2.8.27 Triggers for Transport (trigtran) Bof

Current Meeting Report

Spencer, for Spencer and Carl

------------------------------------

Triggers for Transport BOF (trigtran)

Thursday, March 20 at 0900-1130
===============================

CHAIRS:	Carl Williams <carlw@mcsr-labs.org>
	Spencer Dawkins <spencer_dawkins@yahoo.com>

Thanks to our minutes-takers:		
        Kevin Fall <kevin.fall@intel.com>	
	Tom Hiller <tomhiller@lucent.com>

Revisionism - Carl and Spencer were experimenting with the terms 
"connectivity interrupted" and "connectivity restored" in the 
framework draft and in the BoF, because "link down" and "link up" didn't map 
cleanly onto multi-hop subnetwork technologies, but we're going back to 
"link down" and "link up" as "clear enough" - and these terms will be used in 
the BoF minutes.

BoF Coordinates:

General Discussion: trigtran@ietf.org
To Subscribe: trigtran-request@ietf.org
In Body: subscribe
Archives:

www.ietf.org/mail-archive/working-groups
/trigtran/current/maillist.html

BOF agenda and description:

http://www.ietf.org/ietf/03mar/trigtran.txt

Final Agenda:

- Introductions, Scribes, Jabber Scribes, Agenda-Bashing

- Status Update and Strawperson Statement of Work

- Issues identified in Framework draft

- Questions leading to a WG charter

- Next Steps to a TRIGTRAN working group?

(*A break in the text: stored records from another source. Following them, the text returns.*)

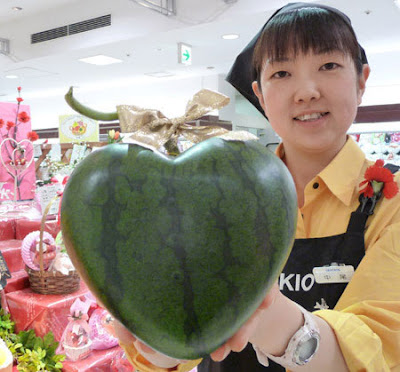 heart shaped watermelon japan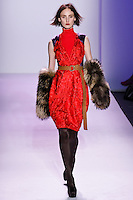 Thuy Fall Winter 2010
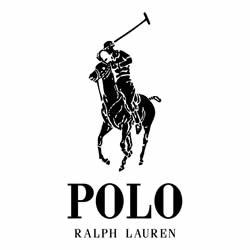 polo-ralph-lauren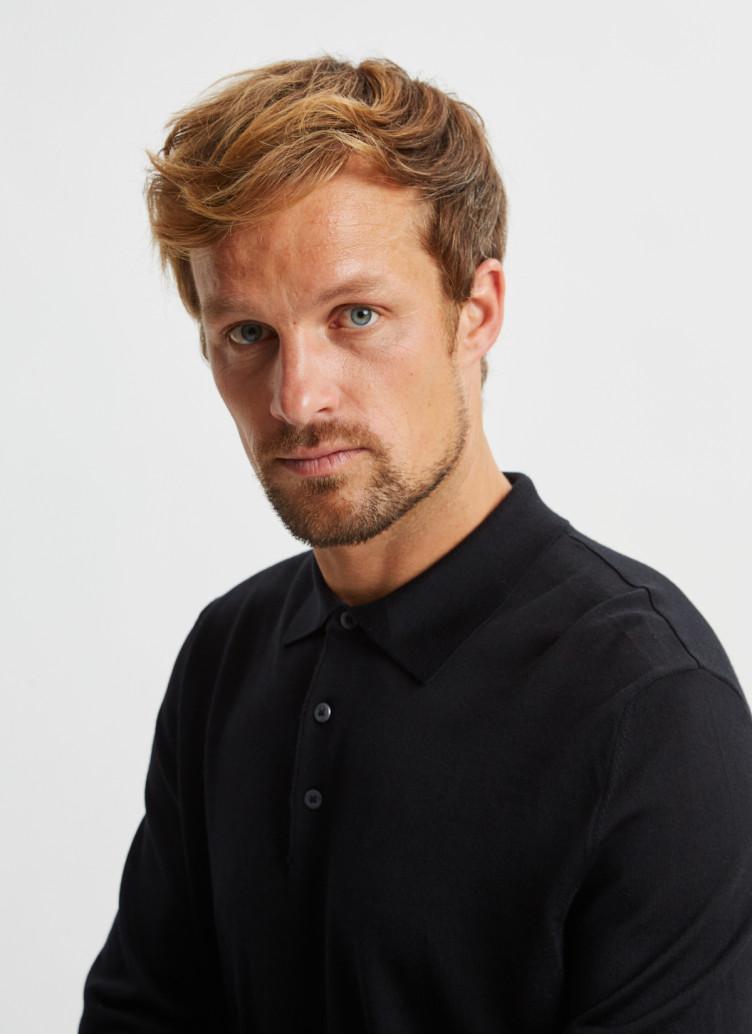 Pullover Polokragen, Knopf 1/1 Arm, Black Detailansicht 2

Status Update and Strawperson Statement of Work

-----------------------------------------------

There are two current Internet-Drafts produced by Carl and Spencer as 
straw-person proposals on a problem statement and a framework. These 
drafts are


	draft-dawkins-trigtran-framework-00.txt
	draft-dawkins-trigtran-probstmt-01.txt

This BoF is a "second BoF". The first TRIGTRAN BoF was held at IETF 55, and 
focused on the problem statement; this BoF focused on what we learned from 
doing a framework proposal and on next steps to chartering TRIGTRAN as a 
working group.

Spencer made the canonical TRIGTRAN disclaimers:

- TRIGTRAN isn't L2 triggers

- TRIGTRAN trigger delivery not guaranteed

- No notification ACKs; partial deployment scenarios

The framework draft considers 3 canonical triggers:

-	Link up
-	Link down 
-	Packet Discarded by subnetwork, not due to connection

"Link Up" seems easier in the short term.  There is some previous 
thinking on it: see Phil Karn's posting on "Kicking TCP" on PILC list 
3/2000m available at 
URL: 
http://pilc.lerc.nasa.gov/pilc/list/archive/0691.html

As for "Link Down", this notification "should" make sense. It does make 
sense intuitively. The problem is that the response might be 
application-specific - some TCP senders might wait longer to close a TCP 
connection, while others might give up sooner. Is there a canonical 
response? We need to understand the applications better before we can 
posit how to respond to this notification.

As for "Packet Discarded", we've realized that in a cellular 
environment this notification may result from a handoff - if so, the TCP 
sender would already have received a Link Up indication from the TCP 
receiver over its new connection path.  Conceptually, a TCP sender should 
slow-start when path bandwidth changes, but if the mobile has merely moved 
from a lightly loaded cell to another lightly loaded cell, TCP could just 
continue in its current state without going to slow start.  The new cell is 
as likely to be less congested as it is likely to be more congested, so 
ignoring the handoff, as TCPs do today, is still a reasonable 
strategy. Would telling the transport really help?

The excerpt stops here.